As a child I covered the top part of one bedroom wall with bubblegum trading cards of various oogly monsters. They were colorful and silly, and I loved them for their inspired improbability. Turned out that of all their desirable qualities they were above all permanent, refusing to come unstuck from that wall forever after, so that years later, under multiple coats of annual white paint, you could still see their outlines.
Much of my feeling of rootlessness comes, I think, from the loss of that room.
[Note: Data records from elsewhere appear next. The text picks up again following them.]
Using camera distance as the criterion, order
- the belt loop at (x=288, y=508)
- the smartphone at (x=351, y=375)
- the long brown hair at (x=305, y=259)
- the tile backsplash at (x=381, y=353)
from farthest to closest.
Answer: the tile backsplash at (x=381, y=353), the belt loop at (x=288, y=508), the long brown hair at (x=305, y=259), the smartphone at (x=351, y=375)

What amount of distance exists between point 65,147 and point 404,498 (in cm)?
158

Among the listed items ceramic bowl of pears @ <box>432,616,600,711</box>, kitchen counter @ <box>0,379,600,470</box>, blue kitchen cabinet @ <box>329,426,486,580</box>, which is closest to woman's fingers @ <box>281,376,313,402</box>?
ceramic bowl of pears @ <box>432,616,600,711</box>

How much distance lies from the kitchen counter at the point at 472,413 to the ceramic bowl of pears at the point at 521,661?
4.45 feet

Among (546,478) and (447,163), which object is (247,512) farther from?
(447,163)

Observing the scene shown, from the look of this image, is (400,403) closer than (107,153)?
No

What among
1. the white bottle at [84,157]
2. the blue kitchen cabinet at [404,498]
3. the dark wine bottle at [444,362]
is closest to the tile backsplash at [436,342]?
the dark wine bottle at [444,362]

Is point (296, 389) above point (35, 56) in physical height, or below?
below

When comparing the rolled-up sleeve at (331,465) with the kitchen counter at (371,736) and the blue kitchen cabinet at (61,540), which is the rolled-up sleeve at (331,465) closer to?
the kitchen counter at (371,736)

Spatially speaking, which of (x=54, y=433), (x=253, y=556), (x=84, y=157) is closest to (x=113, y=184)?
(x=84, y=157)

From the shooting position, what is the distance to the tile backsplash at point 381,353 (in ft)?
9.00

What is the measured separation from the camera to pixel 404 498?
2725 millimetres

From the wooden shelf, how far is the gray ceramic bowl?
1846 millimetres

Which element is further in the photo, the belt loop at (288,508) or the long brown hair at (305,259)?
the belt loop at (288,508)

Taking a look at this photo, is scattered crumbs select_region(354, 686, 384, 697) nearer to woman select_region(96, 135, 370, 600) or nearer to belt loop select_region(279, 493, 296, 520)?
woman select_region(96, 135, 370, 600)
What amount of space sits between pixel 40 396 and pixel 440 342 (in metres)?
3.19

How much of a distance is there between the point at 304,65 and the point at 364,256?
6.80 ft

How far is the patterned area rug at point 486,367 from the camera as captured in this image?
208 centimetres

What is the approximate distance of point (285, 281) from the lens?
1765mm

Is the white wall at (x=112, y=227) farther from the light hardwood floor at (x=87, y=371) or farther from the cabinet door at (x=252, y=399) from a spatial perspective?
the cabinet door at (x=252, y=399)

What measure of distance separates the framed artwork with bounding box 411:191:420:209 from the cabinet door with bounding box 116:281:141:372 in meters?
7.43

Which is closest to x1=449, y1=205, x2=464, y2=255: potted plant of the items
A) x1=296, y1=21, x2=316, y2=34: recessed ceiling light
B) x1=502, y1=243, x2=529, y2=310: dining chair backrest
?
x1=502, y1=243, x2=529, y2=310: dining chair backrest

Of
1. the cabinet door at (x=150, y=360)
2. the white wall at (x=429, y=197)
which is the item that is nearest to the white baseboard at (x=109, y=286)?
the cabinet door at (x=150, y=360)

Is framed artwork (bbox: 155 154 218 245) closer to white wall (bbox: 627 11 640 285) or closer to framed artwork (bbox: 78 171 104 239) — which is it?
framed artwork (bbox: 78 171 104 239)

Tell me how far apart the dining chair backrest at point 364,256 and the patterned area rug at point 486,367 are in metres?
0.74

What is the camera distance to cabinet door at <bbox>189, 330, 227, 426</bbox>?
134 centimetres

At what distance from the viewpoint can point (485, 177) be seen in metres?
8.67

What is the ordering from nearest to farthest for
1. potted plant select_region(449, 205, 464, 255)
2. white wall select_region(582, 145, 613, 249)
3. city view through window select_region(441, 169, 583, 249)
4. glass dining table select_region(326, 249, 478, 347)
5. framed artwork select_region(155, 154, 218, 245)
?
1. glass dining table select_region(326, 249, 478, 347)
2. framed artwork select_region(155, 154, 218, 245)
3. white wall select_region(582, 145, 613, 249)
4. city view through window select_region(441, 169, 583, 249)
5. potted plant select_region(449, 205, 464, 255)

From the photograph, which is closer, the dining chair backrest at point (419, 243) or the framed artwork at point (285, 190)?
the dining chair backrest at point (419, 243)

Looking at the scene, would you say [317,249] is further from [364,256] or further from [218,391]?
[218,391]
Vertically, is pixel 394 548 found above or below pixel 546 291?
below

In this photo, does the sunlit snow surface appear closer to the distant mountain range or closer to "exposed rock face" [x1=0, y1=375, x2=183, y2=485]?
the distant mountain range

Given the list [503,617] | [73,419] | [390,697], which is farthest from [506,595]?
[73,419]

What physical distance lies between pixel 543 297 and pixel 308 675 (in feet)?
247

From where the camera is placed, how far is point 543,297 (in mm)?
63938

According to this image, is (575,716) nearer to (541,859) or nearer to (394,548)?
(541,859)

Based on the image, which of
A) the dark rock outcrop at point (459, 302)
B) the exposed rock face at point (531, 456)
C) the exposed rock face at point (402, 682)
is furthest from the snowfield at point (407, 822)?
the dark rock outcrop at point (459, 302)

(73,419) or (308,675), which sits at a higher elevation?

I frequently dream of being there, and often times, in those moments when you awaken unsure where you are, I believe I really am there, so that the first thing I want to do on waking is make sure I've closed the window properly, and I'm confused for some moments to realize there's no window to close.
Picture the two of them tightly entwined in a tiny single bed, arms and legs and hair and breath intermingled, exhausted and elated and so in love that sleep seems like an interloper, like something that steals precious moments from their lives together. She's gold and peach and beautiful, and so alive she shines in the dark. He's tanned and black-haired and so impossibly energetic that not ten king beds could hold him, certainly not this ridiculous little single one.
They're happy there. I don't know how they ever lost that.
Maybe not all monsters are bad. These were like guardians, I think. Watching over me from under their blanket of paint, that never hid them, at least in the way the grownups wanted them hid.
Maybe there's something to be said for avoiding what the grownups want.